Ta Matete (We Shall Not Go to Market Today), 1892 by Paul Gauguin
It is one of the most constant characteristics of Gauguin's art that while his sources of inspiration remain clear and undisguised, they contribute to an entirely original creation. Here unmistakably Egypt has been put to his own uses: the sequence of seated figures, all aligned and hardly overlapping, the combination of profile and frontal views, the rigid gestures, the long robes, the accentuated fingers, and the accented silhouettes, recall the intaglio reliefs of the temples of the Nile. "Line is a means of accentuating an idea," said Gauguin.

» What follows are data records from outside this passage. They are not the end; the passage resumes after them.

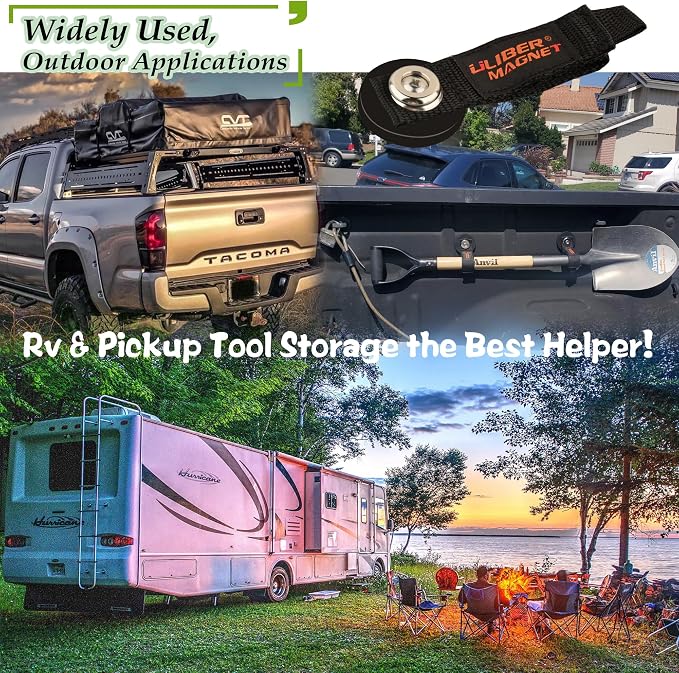 ULIBERMAGNET Strong Magnetic Storage Straps, Heavy Duty Magnetic Garage Storage - Image 7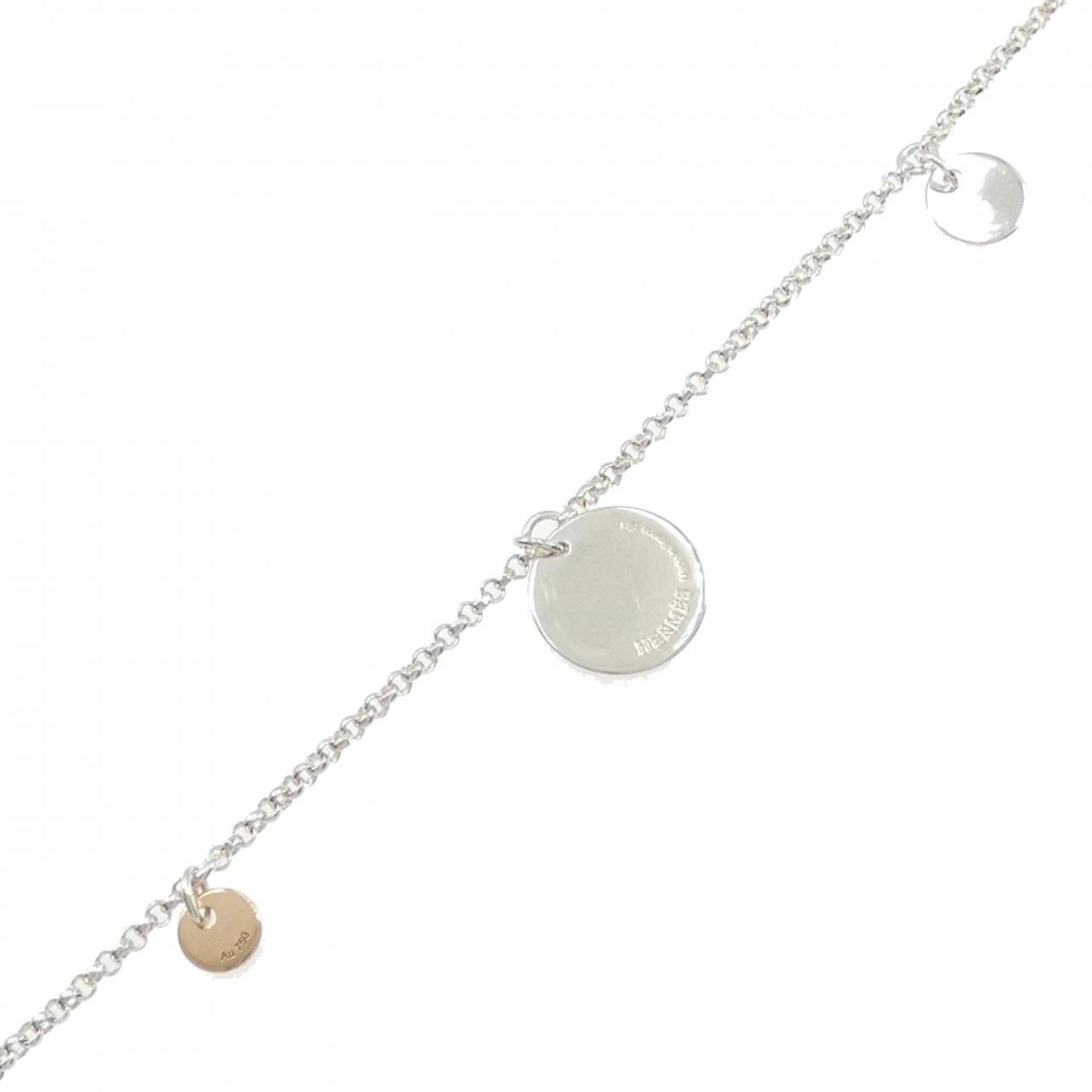 Exlibris PM Bracelet 18K Rose Gold and Sterling Silver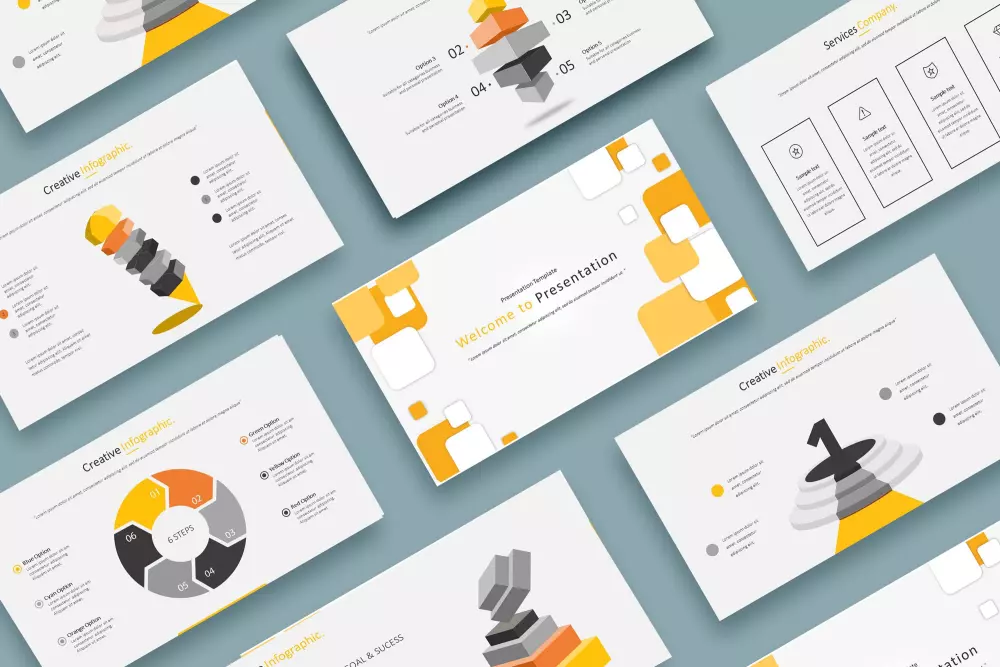 تصميم عرض باوربوينت بريزنتيشن احترافي مع انفوجرافيك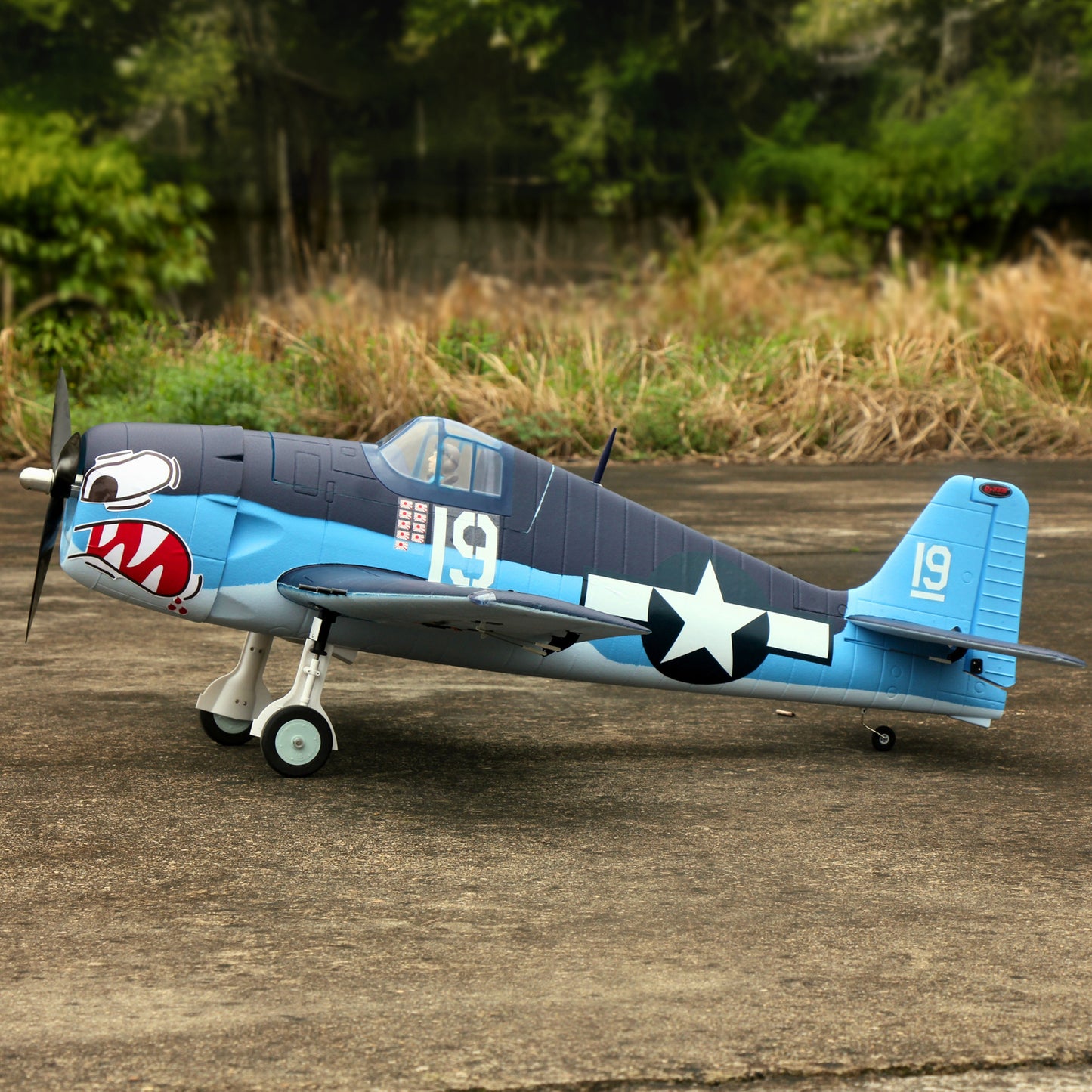 Dynam 1.3m F6F Hellcat V2 4S RC Warbird w/ Flaps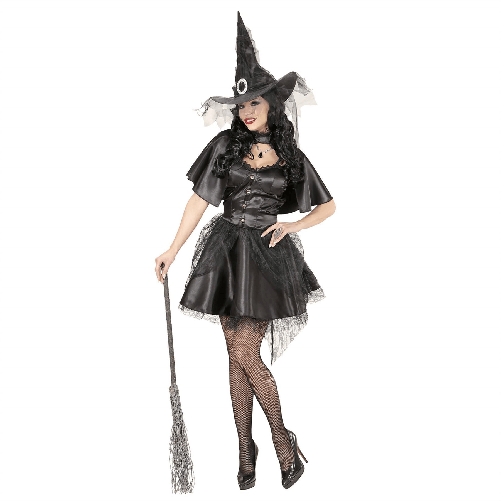 WIDMANN 06319 COSTUME STREGA C/MANTELLINA XS NERO RASO #0631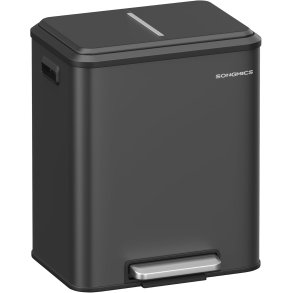 Pedal skraldespand - pedalspand med lg - 30L (2x15L) - sort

The clarity of the Egyptian technique, its rhythmic alternation of bodily contour and intervening space, its unifying harmony of proportion which allowed him both the "mystery" of which he was so fond, and a grace without softness, all these appealed to the painter's sense of style.
"Have always before you the Persians, the Cambodians, and a little of the Egyptians." Although this, perhaps Gauguin's most famous critical phrase, was actually written in connection with sculpture in the round (and at a somewhat later date), it fits this canvas perfectly. For to the incisive Egyptian contour and pose have been added the flat color areas of the Persian print, and the spaced verticals of the backgrounds of Indonesian reliefs.
Of course Gauguin, in Tahiti, had never seen any such hieratic, solemn, and well-ordered frieze of figures, static in themselves, full of movement to the eye in their rhythmic arrangement. He translated his everyday reality through this wide diversity of styles, because they helped him to create the mood simple, dignified, and full of wonder that for him was the meaning of primitive.